Any organization or individual may become a target for cybercriminals. From children to senior citizens, threat actors exploit all kinds of information to their advantage. According to an ongoing investigation, a Russian attacker allegedly stole the personal information of the U.S. Congressional Medal of Honor holders.

The Congressional Medal of Honor award is the U.S. government’s highest and most prestigious military decoration. It was found that the threat actor targeted 22 of 75 living Congressional Medal of Honor recipients and misused their data for fraudulent transactions.

The attacker created a fresh line of credits using the stolen identities to make purchases at the Air Force Exchange Service (AAFES). The fraudulent purchases include luxury watches and Apple products worth tens of thousands of dollars.
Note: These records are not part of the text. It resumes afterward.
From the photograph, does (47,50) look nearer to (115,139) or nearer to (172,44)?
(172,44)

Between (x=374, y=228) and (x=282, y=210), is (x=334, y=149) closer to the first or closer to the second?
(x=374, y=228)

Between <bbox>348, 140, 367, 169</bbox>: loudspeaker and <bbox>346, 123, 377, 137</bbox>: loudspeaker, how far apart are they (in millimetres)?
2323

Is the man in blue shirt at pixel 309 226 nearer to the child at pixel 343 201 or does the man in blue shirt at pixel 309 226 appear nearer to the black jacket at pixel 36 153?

The hacker allegedly obtained $54,530.92 via 50 separate fraudulent transactions.

“The U.S. Secret Service is currently investigating a matter in which the personally identifiable information (PII) of 22 of 75 living Congressional Medal of Honor recipients was used to create fraudulent lines of credit at the Army and Air Force Exchange Service (AAFES) to purchase items utilizing the newly created fraudulent lines of credit, all in violation of 18 U.S.C. § 1029 (access device fraud),” an affidavit from a Special Agent Matthew O’Neill read.

An Intelligent Device Fraud

The perpetrator shipped the fraudulently obtained goods to various commercial reshipping companies, which were eventually shipped to different locations across Russia. “An individual re-shipper named Kiril Motorin, located in Gaithersburg, MD advised that he became a re-shipper after responding to an employment advertisement on a website used by Russians living in the Washington, DC, area. Motorin provided me e-mails, sent to him from [email protected], which provided Motorin instructions such as where to send the merchandise and on how Motorin would be paid for re-shipping the merchandise,” O’Neill added.